Il Centroamerica, triste laboratorio

 

Sintesi dell’analisi comparsa sul fascicolo di Limes, n. 4, anno 2203 “Panamerica Latina, alla scoperta di un continente”.

“Lo scenario generale, in particolare in Guatemala ed Honduras, presenta una situazione che, concedendo non poco alla vena eufemistica, si potrebbe definire “preoccupante”. La disoccupazione ai massimi livelli, la crisi del settore agrario determinata dall’andamento altalenante dei prezzi dei principali prodotti d’esportazione; la conseguente impennata nel processo di urbanizzazione con un ulteriore incremento del settore informale sono alcune delle cause della gravissima crisi dell’area.

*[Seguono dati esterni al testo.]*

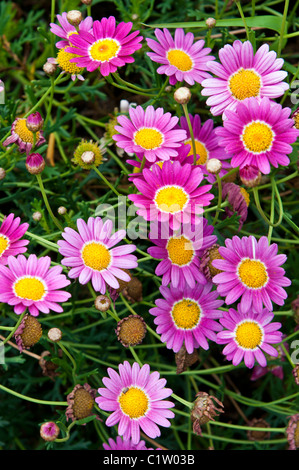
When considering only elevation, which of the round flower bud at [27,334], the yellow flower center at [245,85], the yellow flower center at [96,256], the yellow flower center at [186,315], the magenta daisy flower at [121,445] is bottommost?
the magenta daisy flower at [121,445]

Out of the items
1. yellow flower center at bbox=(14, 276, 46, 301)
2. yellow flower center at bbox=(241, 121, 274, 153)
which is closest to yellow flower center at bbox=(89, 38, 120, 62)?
yellow flower center at bbox=(241, 121, 274, 153)

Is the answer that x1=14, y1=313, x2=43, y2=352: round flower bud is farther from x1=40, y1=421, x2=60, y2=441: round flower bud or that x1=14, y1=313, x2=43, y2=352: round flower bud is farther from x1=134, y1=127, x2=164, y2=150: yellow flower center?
x1=134, y1=127, x2=164, y2=150: yellow flower center

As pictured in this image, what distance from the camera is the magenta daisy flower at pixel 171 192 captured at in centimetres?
171

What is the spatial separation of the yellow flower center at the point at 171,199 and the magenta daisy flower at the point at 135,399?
523 millimetres

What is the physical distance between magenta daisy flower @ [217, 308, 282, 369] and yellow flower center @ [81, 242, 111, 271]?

I finanziamenti ricevuti negli anni ’60 per lo sviluppo industriale sono stati sperperati. Settori dell’inaccessibile oligarchia tradizionale agroesportatrice, alleata con le forze armate sempre pronte alle più cruente repressioni, hanno bloccato ogni forma di cambiamento socioeconomico. Il panorama postbellico tra i primi anni ’90 ed i giorni nostri è sconfortante. Alle ragioni storico-culturali dell’arretratezza, si aggiungono i disastri politici causati da governi più o meno predatori, che sono riusciti a svuotare le casse statali a beneficio dei loro conti correnti nei paradisi fiscali esterni.

Il sociologo Xavier Gorostiaga definisce il Centroamerica “caos a bassa intensità”, con una società divisa in categorie diverse e non comunicanti: quelli della “taiwanizzazione” e quelli della “somalizzazione”.

La sfera della “taiwanizzazione” comprende un 5% della popolazione che ha relazioni dirette con attori economici esteri, conduce attività redditizie di import-export ed investe una parte infinitesima dei suoi profitti, i quali finiscono in gran parte in conti di banche estere. Come appendice di questa dimensione troviamo un 15% di classe “media”, in una posizione di totale asservimento alla citata “elíte” e con il terrore di precipitare nella “somalizzazione”.

Nella “somalizzazione” troviamo l’80% della popolazione centroamericana che quotidianamente lotta per la sopravvivenza nel precariato e nello smisurato settore informale. E buona parte di questa vive con meno di un dollaro al giorno.

In questa situazione nella città compare la visione consumistica, che nella maggioranza dei casi si limita nella pratica all’orgia visiva di merci scintillanti dalle vetrine che non si potranno mai acquistare. Ma nella peggiore delle ipotesi coincide con l’uso dissennato delle carte di credito, che fatalmente porta i non avvezzi all’ipoteca della propria terra, spesso unica risorsa famigliare.

Con un’economia basata sull’agroesportazione la globalizzazione, generalmente vista come un’opportunità, diventa un fattore negativo. L’area esporta 1.000 milioni di dollari meno di tre anni fa, mentre si osserva una forte crescita delle importazioni. Di conseguenza il deficit di bilancio commerciale è cresciuto del 76% dal 1996 al 2002, mentre il debito estero non cessa di aumentare in modo rilevante. A partire dal 1998 sia i tassi di crescita che il PIL pro-capite hanno registrato andamenti negativi. Considerando le profonde disuguaglianze interne, si può dire che le società centroamericane negli ultimi anni si sono fortemente impoverite.

La sindrome del “cortile di casa” degli Stati Uniti è tutt’altro che superata. Le piccole repubbliche dell’istmo si preparano a spianare la strada dell’Alca, il progetto di mercato unico dall’Alasca alla Terra del Fuoco, che rappresenta il più completo piano di integrazione e sviluppo economico che gli Stati Uniti abbiano mai costruito a loro vantaggio. E mettono prontamente a disposizione contingenti dei loro eserciti per sostituire i soldati USA di stanza in Iraq”.

 

 

 

Due note aggiuntive.

 

-     Dopo una visita nel suo paese lo scrittore Dante Liano, residente in Italia, scrive in un reportage: “La classe media urbana è caduta nel baratro dei debiti. I suoi componenti sono ora feroci, avidi, truffaldini. Fanno qualunque cosa pur di dimostrare di non aver perso lo status: telefonini ovunque, auto e carte di credito per ogni piccola spesa. E debiti a non finire che generano aggressività di tutti i tipi”.

-     Nel rapporto delle Nazioni Unite sulla popolazione si prevede che il Centro America passi dagli attuali 35 milioni a 74 milioni di abitanti nel 2050.